It targets Gem first, long before it goes after anyone else, so subtly it’s almost undetectable. Here’s the way he notices: her little boat is cute, but the mangrove wood on the trim seems old and rotten in some places, murky river water staining the paint that coats the sides. The lighthouse, when built, seems washed out, as if the color has been sucked from the stone that forms it. Etho finds this strange, but refuses to jump to conclusions- Gem is still his little sibling with the same warm smile, so he lets it be for now.
It’s really when the fishing craze begins where Etho starts having doubts about the normalcy of things. Grian is in no way an average person most of the time, but this level of dedication is new and sort of suspicious. It starts with the mending book, which is fine, since he’s decided to avoid villager trading this season. Etho comes over sometimes and jokes about the luck of the sea. Here is where it gets weird, though: when he comes over to make that joke again, Grian turns his head, oh so slowly, expression serious and eyes blank as he replies.
“The ocean will provide the book. It’s the next one, I know it.”
It takes a little more effort than it should for Etho to not turn tail and run. The tambre of his friend’s voice is off-kilter and strange, almost hollow in the way it echoes. And it’s the way he doesn’t say mending, he just says the book- Etho can’t help but feel like he isn’t fishing for enchantments anymore. The air smells of rot and slime. He swallows bile, gives a little uh-huh as a reply, and leaves as soon as he can.

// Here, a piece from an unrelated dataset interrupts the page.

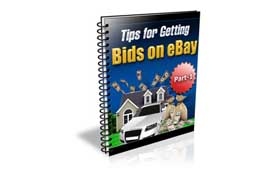 Tips For Getting Bids On Ebay Part 1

Then there’s Pearl and Beef, obsessed with salmon, of all things. Pearl’s thing seems like a one-off, but Doc tells him that Beef has taken the joke about “big salmon” a little too far, claiming he’s gotten emails from them that have threatened the goat directly. Etho doesn’t really know what to make of that, or Pearl’s salmon head, or the continuous slapping of fish on noteblocks that’s driving him insane.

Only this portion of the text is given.